Tuesday, 7 January 2020

Anxious Comics


Daniel Bristow-Bailey Anxious Comics (2019)
The first issue, hand produced in a numbered edition of one-hundred, was tiny - A6, twenty pages - and while there was a lot going on with those twenty pages, it somehow seemed too insubstantial to review, as I might ordinarily have done on the grounds of it being something I've read. I felt as though I was stood at the edge of a precipice beyond which I might find myself compulsively writing reviews of instructions read from food packaging.

Anyway, three issues down the line, Anxious Comics now reveals itself to be of such quality that I would be negligent to stay silent. This is an ongoing story of more than sixty pages, with many more to go, I would imagine, and I'm intrigued. The art is gorgeous and confident, pleasantly chunky, sketchy suggesting spontaneity rather than anything else, reminding me alternately of Peter Rigg, Tintin, and various European things. The story is difficult to describe, and it's impossible to guess at where any of it might be going - somewhere between David Lynch and Yummy Fur before Chester Brown went off the rails.

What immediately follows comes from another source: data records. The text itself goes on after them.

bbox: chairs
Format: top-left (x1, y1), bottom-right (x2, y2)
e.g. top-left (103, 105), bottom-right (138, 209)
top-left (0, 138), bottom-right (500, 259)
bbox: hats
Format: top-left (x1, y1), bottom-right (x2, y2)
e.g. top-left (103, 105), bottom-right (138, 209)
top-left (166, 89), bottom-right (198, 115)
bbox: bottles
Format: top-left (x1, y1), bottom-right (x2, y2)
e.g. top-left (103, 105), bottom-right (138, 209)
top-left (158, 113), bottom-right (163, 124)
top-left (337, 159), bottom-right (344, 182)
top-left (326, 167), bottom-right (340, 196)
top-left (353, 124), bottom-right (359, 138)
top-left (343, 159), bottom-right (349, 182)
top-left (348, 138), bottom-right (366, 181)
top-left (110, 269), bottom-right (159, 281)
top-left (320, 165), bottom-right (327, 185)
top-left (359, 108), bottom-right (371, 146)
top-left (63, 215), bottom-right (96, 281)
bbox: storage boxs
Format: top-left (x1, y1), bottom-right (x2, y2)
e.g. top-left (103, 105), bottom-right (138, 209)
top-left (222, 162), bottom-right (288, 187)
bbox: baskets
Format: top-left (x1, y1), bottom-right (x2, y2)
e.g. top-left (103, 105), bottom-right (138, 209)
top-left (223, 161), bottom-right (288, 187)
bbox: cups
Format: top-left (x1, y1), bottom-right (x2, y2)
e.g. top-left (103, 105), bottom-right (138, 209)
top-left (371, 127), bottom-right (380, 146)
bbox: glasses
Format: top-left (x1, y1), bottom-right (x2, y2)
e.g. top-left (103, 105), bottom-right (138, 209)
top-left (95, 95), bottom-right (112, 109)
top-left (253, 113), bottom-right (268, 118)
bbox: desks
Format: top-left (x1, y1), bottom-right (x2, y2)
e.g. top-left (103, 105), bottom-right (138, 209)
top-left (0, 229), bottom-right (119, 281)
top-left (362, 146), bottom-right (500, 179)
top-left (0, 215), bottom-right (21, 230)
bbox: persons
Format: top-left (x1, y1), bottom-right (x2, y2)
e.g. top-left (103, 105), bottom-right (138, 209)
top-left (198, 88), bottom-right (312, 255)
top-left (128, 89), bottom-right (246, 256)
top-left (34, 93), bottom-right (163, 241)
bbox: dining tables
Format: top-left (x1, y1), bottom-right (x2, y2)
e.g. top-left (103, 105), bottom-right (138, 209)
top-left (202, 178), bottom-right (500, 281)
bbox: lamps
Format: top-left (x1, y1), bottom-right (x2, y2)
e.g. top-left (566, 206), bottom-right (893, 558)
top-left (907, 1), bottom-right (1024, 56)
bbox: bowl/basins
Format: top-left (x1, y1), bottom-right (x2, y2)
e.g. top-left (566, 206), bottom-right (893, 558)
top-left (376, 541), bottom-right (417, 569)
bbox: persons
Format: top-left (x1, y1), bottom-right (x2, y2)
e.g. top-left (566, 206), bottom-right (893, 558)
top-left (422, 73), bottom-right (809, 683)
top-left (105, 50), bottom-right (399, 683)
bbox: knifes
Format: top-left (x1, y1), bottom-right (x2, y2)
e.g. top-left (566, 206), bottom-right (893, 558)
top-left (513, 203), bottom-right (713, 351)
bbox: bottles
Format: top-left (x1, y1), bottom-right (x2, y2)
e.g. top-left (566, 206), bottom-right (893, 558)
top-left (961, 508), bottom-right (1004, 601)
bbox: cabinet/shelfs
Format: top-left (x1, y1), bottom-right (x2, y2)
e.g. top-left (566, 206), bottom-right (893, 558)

Daniel Bristow-Bailey may well be just making it all up as he goes along, throwing weird shit into the mix just for chuckles - the guy whose mother turns into a moth, the nude spectre which offers financial advice, and Vin Diesel as himself - but the even pace and the masterful way it all seems to fit together lend it the tone of a reasonably literary novel, which probably shouldn't be too much of a surprise given that the author has form in that respect.

I don't know how easy it's likely to be for anyone to catch up with these, given their being limited runs, but maybe he'll reprint at some point; and in the mean time you might like to keep an eye out for this one because it's genuinely wonderful.